⟨

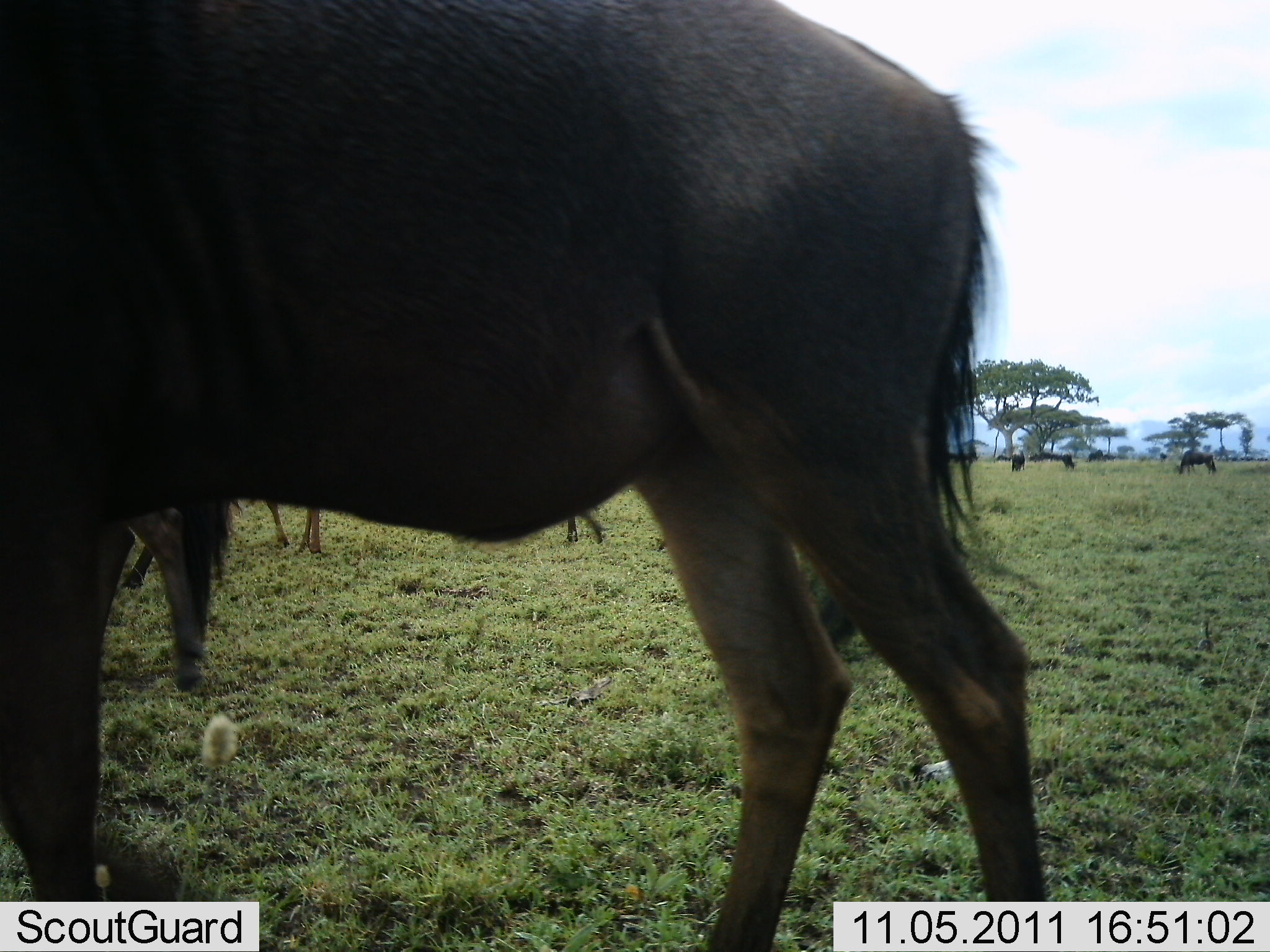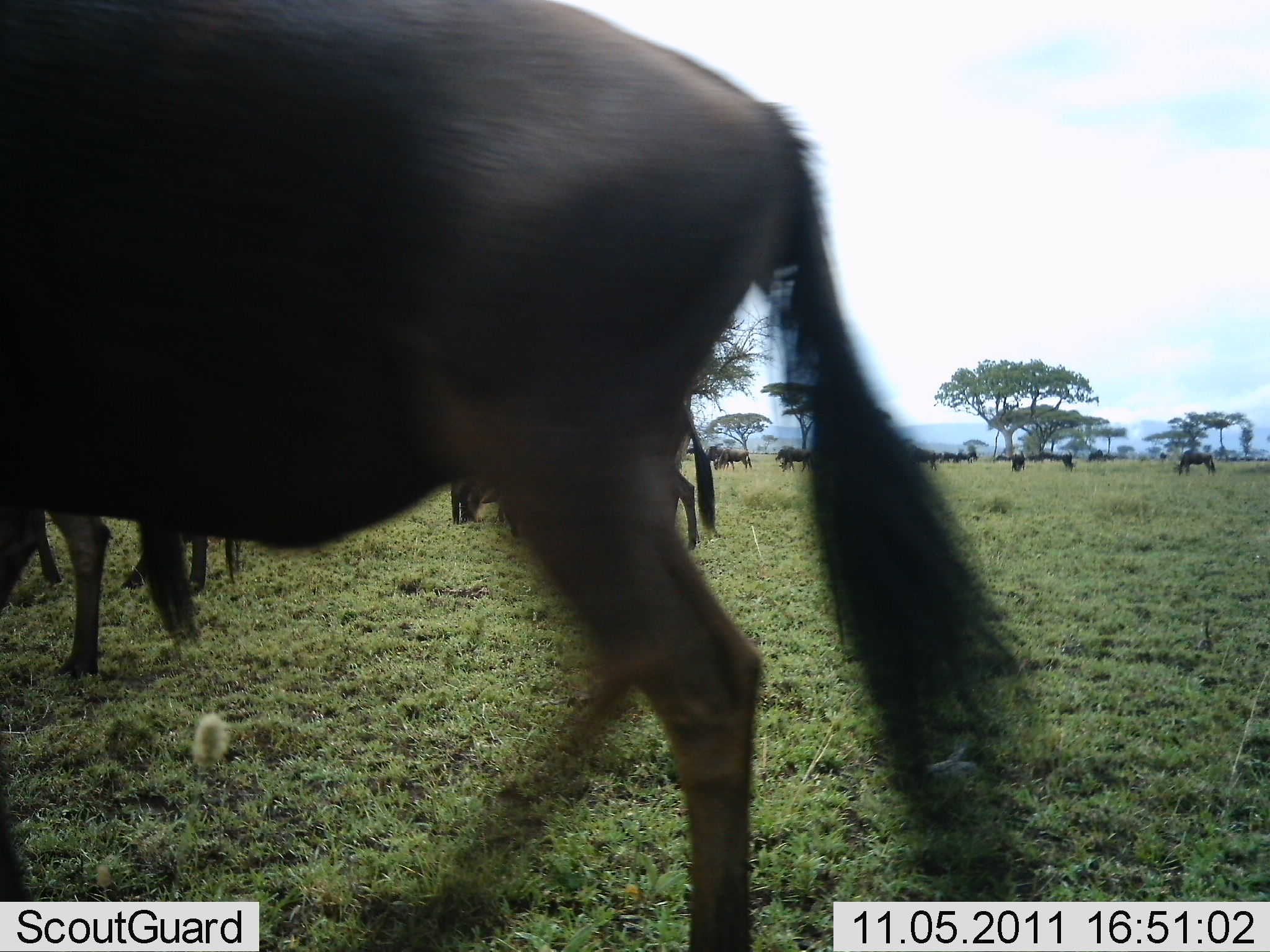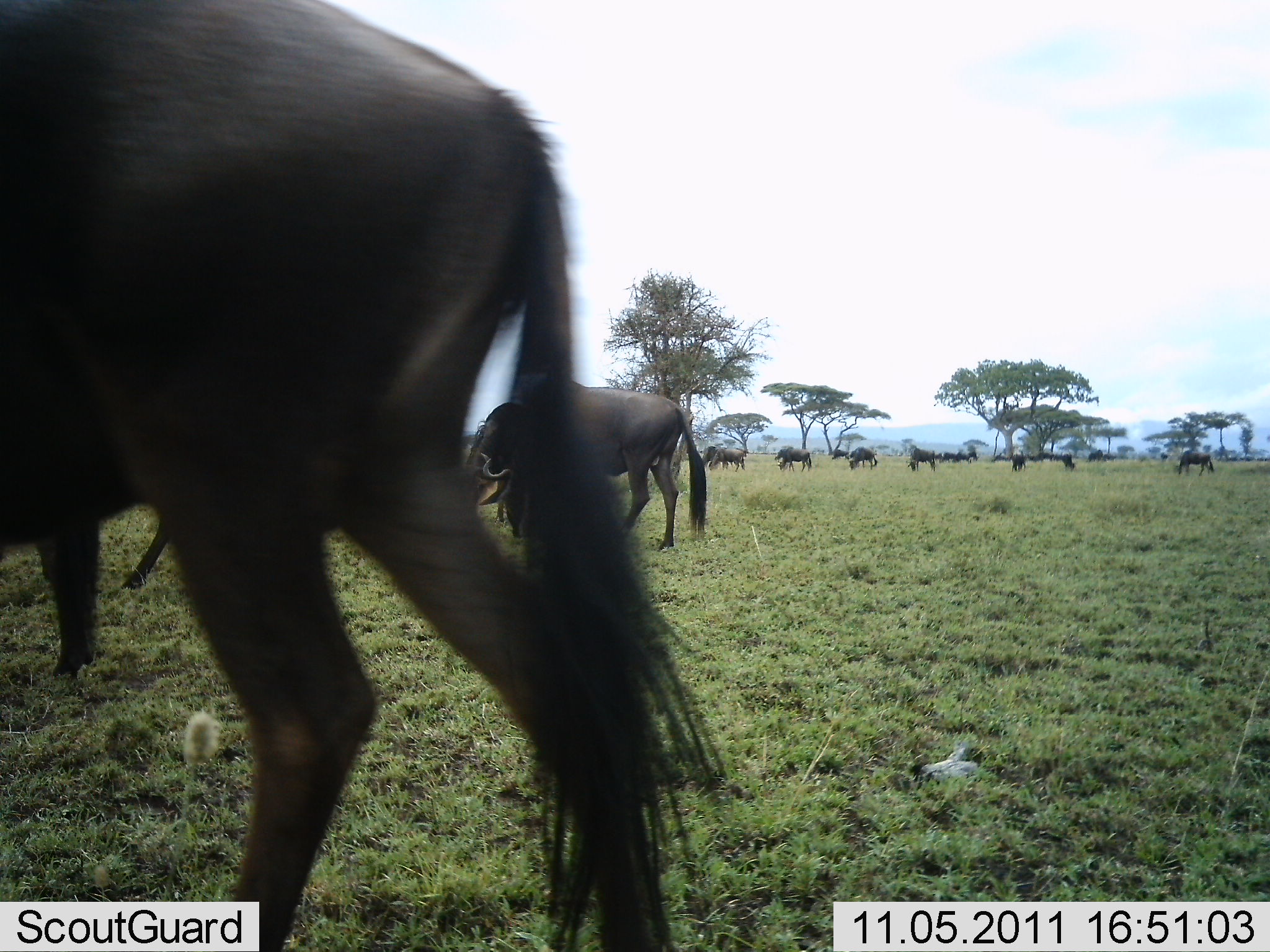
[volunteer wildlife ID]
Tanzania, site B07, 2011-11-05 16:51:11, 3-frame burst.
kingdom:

⟩
⟨

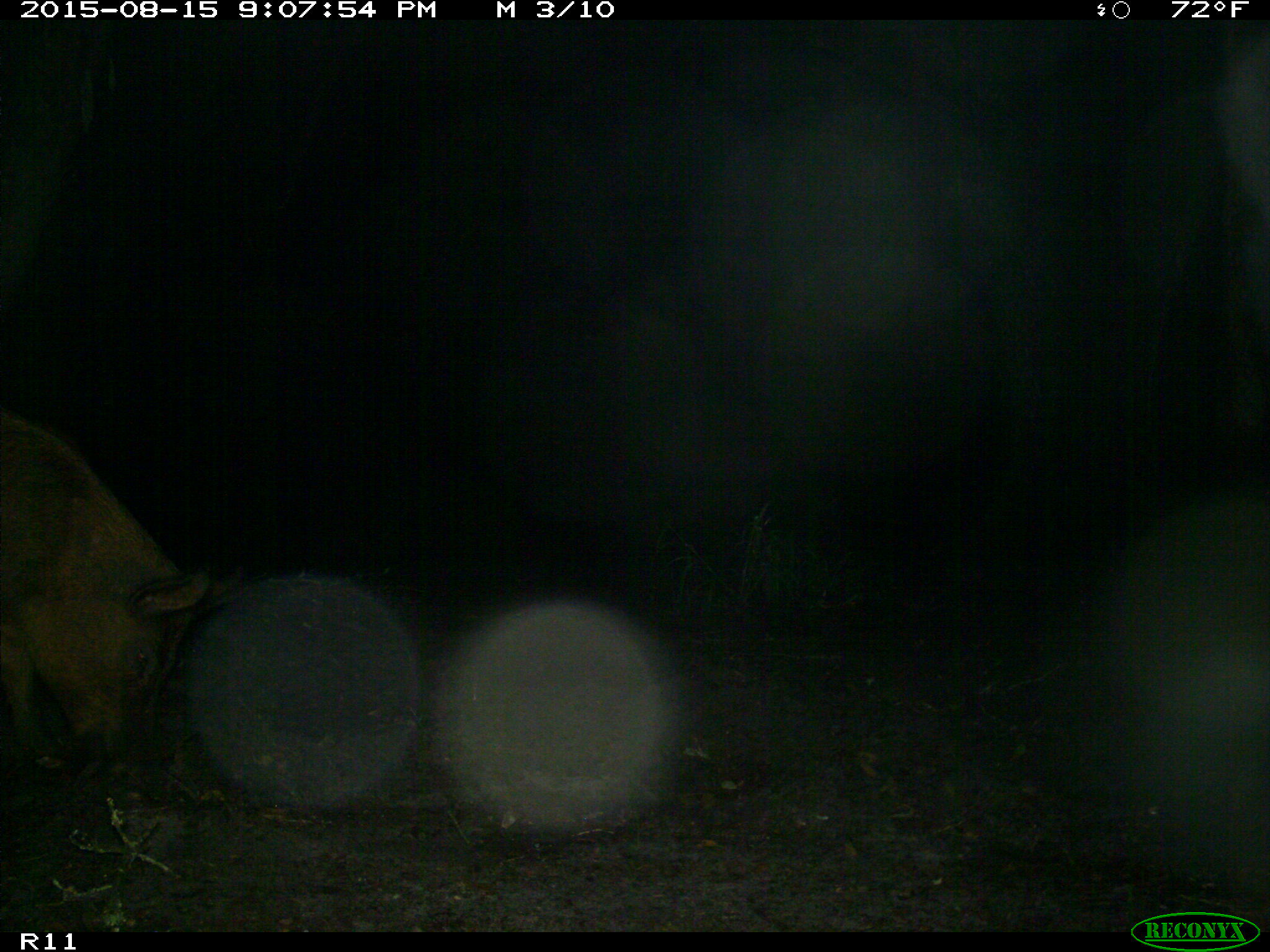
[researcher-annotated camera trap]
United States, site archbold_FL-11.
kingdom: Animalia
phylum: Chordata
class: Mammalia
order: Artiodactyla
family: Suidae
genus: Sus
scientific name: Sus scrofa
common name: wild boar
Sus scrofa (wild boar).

⟩

• _TASK STATEMENT_
Look for the string "site" in the data above and return every line that has it.

• _SOLUTION BELOW_
Tanzania, site B07, 2011-11-05 16:51:11, 3-frame burst.
United States, site archbold_FL-11.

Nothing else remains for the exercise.